Best way to refine source data for LlamaIndex

I’m working on a bot for one of our websites, there’s a large amount of knowledge hidden in a decade of articles and news. So far I’ve just done a DB dump of a recent period and saved it as a CSV of title, date, intro, body text and reference URL on the website.

I then used Python with LlamaIndex with SimpleCSVReader to parse the CSV into documents which I then save.

    SimpleCSVReader = download_loader("SimpleCSVReader")
    loader = SimpleCSVReader()
    documents = loader.load_data(file=Path(f'{folder}/{fname}'))

    index = GPTVectorStoreIndex.from_documents(
                llm_predictor = llm_predictor, 
                prompt_helper = prompt_helper)

    index.storage_context.persist(persist_dir=".") # save in current directory

I can then query fine using a custom prompt that says to only use the context provided for answers.

This works pretty well, it’s done a great job of becoming pretty clever about the subject matter, an expert!

Here’s where I’m stuck though. The SimpleCSVReader is quite opaque, I don’t know how it presents the CSV as documents - just all concatenated together in a big text string?

My company wants the replies to contain links to resources on our website whenever possible, and if the URL is available for each page/document I figure this should be possible, right? But even if I tell the custom prompt to include URLs it won’t. But if I ask a question to ‘provide me with links about X’, then it provides a list that is correct!
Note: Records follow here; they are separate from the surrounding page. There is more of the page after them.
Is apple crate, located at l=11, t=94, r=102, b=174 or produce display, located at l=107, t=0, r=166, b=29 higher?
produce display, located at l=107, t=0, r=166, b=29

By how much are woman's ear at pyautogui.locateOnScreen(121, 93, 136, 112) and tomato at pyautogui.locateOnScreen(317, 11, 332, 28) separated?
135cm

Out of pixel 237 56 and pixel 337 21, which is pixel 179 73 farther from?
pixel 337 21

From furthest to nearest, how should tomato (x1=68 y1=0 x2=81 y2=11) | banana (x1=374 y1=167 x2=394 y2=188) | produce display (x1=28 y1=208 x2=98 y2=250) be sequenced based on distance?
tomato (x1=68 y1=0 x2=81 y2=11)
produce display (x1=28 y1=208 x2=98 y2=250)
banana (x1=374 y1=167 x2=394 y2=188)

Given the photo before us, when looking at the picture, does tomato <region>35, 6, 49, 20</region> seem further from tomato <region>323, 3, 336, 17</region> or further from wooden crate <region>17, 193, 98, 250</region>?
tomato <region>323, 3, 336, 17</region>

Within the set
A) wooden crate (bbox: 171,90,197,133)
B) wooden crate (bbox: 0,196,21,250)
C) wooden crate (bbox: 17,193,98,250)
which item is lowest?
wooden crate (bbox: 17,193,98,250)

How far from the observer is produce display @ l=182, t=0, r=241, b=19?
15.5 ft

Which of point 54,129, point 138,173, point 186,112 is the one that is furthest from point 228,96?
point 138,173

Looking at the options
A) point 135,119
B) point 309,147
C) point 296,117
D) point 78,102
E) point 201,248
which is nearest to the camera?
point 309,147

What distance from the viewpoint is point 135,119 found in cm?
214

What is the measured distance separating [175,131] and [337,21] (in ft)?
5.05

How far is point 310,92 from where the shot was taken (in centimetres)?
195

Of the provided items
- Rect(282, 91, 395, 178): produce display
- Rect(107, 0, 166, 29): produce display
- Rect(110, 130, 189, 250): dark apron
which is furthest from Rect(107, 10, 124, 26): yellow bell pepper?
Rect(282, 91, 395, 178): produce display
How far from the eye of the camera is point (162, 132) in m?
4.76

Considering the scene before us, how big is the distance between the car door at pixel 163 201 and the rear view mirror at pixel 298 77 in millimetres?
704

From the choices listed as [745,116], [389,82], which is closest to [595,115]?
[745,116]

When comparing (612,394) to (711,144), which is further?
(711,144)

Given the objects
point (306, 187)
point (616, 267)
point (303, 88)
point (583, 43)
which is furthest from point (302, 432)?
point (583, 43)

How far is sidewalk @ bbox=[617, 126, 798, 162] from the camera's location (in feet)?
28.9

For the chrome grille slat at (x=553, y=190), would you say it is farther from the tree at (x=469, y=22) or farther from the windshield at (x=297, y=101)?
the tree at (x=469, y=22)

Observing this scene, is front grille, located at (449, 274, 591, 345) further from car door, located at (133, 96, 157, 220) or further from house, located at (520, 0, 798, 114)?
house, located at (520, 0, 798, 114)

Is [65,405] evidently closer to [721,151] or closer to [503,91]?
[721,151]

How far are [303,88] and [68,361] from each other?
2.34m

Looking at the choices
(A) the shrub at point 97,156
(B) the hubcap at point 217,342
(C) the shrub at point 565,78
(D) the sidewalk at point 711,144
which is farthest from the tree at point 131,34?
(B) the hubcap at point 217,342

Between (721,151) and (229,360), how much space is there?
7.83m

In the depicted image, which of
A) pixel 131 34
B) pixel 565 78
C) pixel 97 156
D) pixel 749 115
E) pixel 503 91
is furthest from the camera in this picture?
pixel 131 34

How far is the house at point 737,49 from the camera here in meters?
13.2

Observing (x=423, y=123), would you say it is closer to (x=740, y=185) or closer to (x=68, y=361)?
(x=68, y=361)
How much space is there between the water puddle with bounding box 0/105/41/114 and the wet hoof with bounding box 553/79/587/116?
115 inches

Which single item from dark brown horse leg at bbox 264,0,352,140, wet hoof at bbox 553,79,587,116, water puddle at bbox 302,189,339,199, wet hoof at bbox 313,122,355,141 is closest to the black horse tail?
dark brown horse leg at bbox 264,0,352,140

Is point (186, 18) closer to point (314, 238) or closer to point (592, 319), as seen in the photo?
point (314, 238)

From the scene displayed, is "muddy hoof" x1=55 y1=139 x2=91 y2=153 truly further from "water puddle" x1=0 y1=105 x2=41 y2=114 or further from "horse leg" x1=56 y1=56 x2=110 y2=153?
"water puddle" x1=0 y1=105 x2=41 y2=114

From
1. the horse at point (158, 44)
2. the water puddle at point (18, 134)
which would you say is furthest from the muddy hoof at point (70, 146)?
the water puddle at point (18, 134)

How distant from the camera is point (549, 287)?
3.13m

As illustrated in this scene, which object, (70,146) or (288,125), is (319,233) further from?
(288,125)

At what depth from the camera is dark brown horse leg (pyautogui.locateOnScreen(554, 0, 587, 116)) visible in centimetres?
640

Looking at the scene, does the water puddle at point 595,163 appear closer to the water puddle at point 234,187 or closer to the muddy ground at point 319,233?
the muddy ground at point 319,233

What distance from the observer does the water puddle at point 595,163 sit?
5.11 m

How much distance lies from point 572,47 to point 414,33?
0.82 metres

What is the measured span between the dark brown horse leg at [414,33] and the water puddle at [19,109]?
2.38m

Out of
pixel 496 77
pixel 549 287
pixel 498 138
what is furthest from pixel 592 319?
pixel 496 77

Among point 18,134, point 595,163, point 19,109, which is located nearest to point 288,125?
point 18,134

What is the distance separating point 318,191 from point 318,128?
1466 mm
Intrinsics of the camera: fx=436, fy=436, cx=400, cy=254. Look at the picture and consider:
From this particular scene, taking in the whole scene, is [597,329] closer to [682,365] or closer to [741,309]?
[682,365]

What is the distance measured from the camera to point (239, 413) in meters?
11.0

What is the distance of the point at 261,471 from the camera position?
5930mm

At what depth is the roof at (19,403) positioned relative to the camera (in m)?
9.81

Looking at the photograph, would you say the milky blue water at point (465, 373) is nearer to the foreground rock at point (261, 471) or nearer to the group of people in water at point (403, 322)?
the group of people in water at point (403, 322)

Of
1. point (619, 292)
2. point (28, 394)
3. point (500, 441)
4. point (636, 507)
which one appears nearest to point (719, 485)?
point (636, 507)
I feel like I’m not formatting or structuring the source data correctly to make this happen.

I’m thinking I should be splitting the csv into separate documents then using LlamaIndex’s SimpleDirectoryReader? And this way I can customise the documents? But what can you customise? What format should it be in? I can’t any examples of adding embeddings or manipulating the Document object at all :frowning:

Or should I convert them to json like training data in one big file? Something like this??

{"prompt": "<prompt text>", "completion": "<ideal generated text>"}
{"prompt": "<prompt text>", "completion": "<ideal generated text>"}
{"prompt": "<prompt text>", "completion": "<ideal generated text>"}

I’m a bit confused as I can’t find anything about the document format on LlamaIndex and if it’s the same as OpenAI’s training data?

And finally, how in either of these systems would I encourage the replies to contain references to their source?

Any guidance and help would be very much appreciated! Thanks!

(sorry I can’t include links as it’s my first post!)

1 Like

Hi @Ralpharama

I haven’t used LlamaIndex but if I understood correctly, you use-case is factual answers (including references, links etc). In this cases embeddings is better than fine-tune and much economical as well.

You’ll have to map the individual pages to the links, so that when the relevant pages are retrieved, you can pass along the links mapped to them as response.

1 Like

Thanks @sps , I’ll give that page a read, much appreciated.